When Vatatzes was informed of these events at Nymphaion, he ordered another expeditionary force to be prepared in Smyrna, comprising 300 horse under the protosebastos Theodore Kontostephanos, to whom Vatatzes gave written instructions for the campaign. The arrival of Kontostephanos and his men once again tipped the balance: the Nicaean troops caught the Achaeans off guard while they were scattered in the countryside and busy with plundering, and killed them all at Kantakouzenos' orders. The Genoese fled back to the city of Rhodes, but as they were unable to withstand another siege, they agreed to surrender it in exchange for their safe departure. This took place either in late 1249 or early 1250. (Note: The historian Michael Hendy even suggests as late as spring or summer of 1250, judging that Kontostephanos' expedition must have sailed in spring 1250.) The island was certainly recovered soon enough that news reached Vatatzes' ally, Frederick II Hohenstaufen, before September 1250, when he addressed a letter to the Nicaean emperor congratulating him on this success.

==Aftermath==
Following the eviction of the Genoese, Rhodes became fully incorporated into the Empire of Nicaea, and Gabalas family rule was discontinued. Rhodes may have been briefly restored to John Gabalas, but he died soon after, probably before the year 1250 was out. His son Leo was probably underage at the time. Although a nephew of the Nicaean emperor, he was not allowed to succeed his father, and instead left Rhodes with his mother and settled in Crete. Around 1256, or, according to a different opinion, after the recapture of Constantinople in 1261, the island's government was entrusted to John Palaiologos, the younger brother of Emperor Michael VIII Palaiologos. Nevertheless, already c. 1278, the increasing threat of Turkish raids led Michael VIII to grant Rhodes to John de lo Cavo, a Genoese corsair in Imperial service, as a fief.

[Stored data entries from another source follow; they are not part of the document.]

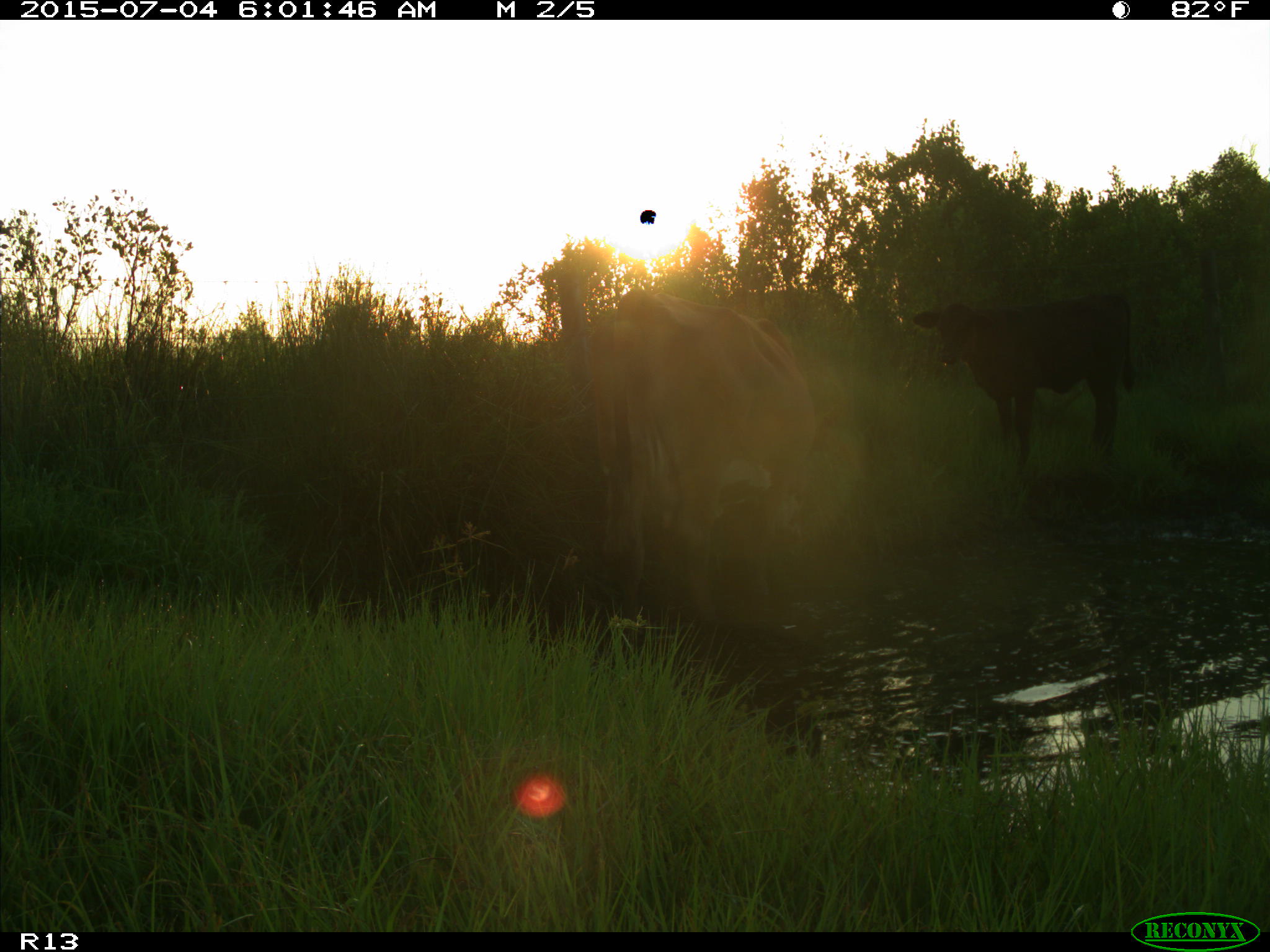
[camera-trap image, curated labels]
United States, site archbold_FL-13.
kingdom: Animalia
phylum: Chordata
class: Mammalia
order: Artiodactyla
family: Bovidae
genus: Bos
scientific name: Bos taurus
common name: domestic cow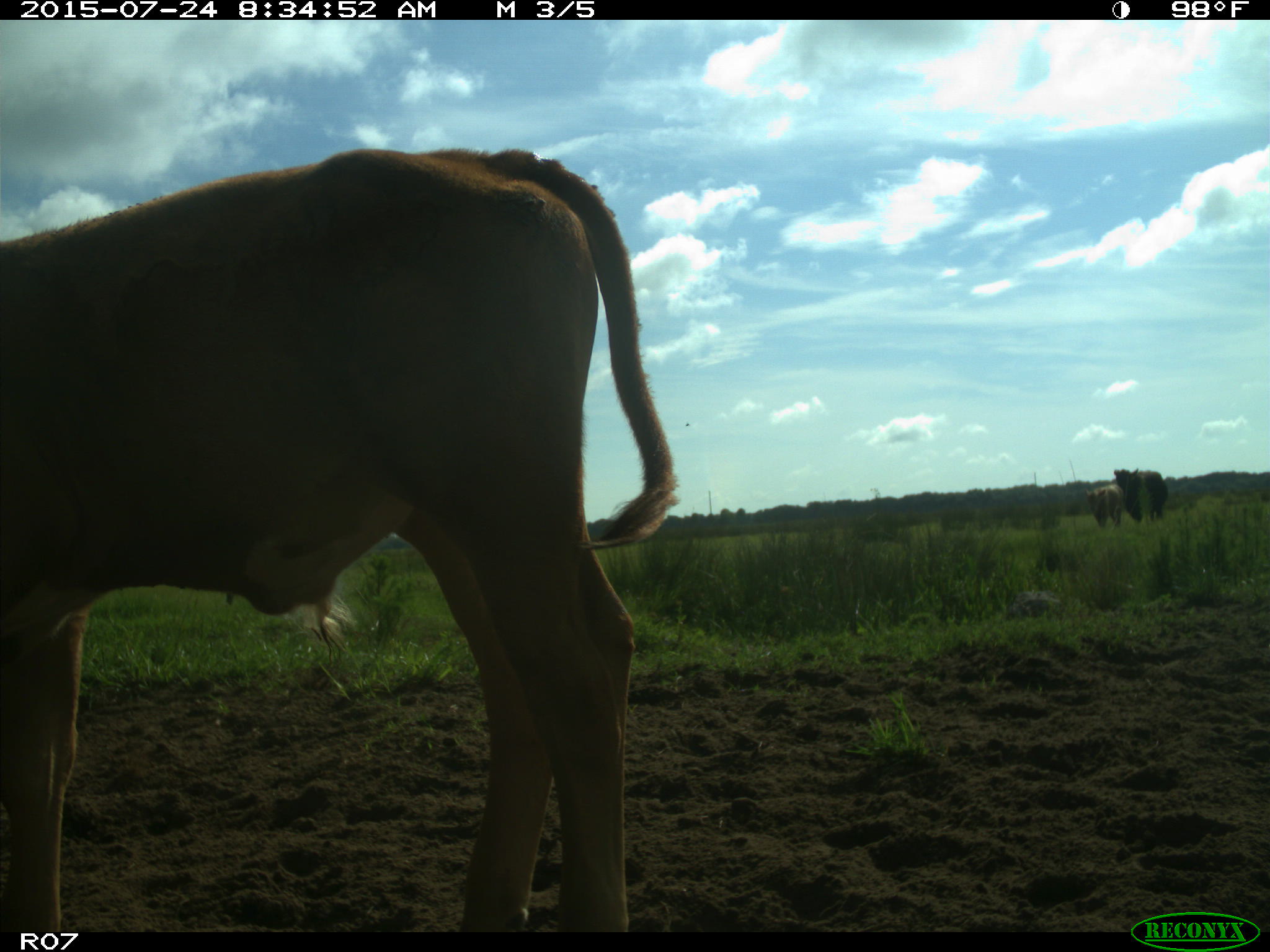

Western, and specifically Genoese, interest in Rhodes did not abate. With the rapid enfeeblement of the restored Byzantine Empire under Andronikos II Palaiologos, the Western powers hatched new plans to seize the strategically situated island. In the 1300s, the Venetians began seizing some of the neighbouring islands in the 1300s, and cast their sights on Rhodes as well. At the same time, however, Andronikos II gave some of the islands as fiefs to Genoese corsairs in his service: Andrea Morisco and his uncle Vignolo de' Vignoli. Faced with the threat of Venetian expansion, the latter allied with the Knights Hospitaller, leading to the Hospitaller conquest of Rhodes, begun in 1306 and completed, after a long siege of the capital of Rhodes, in 1309/10.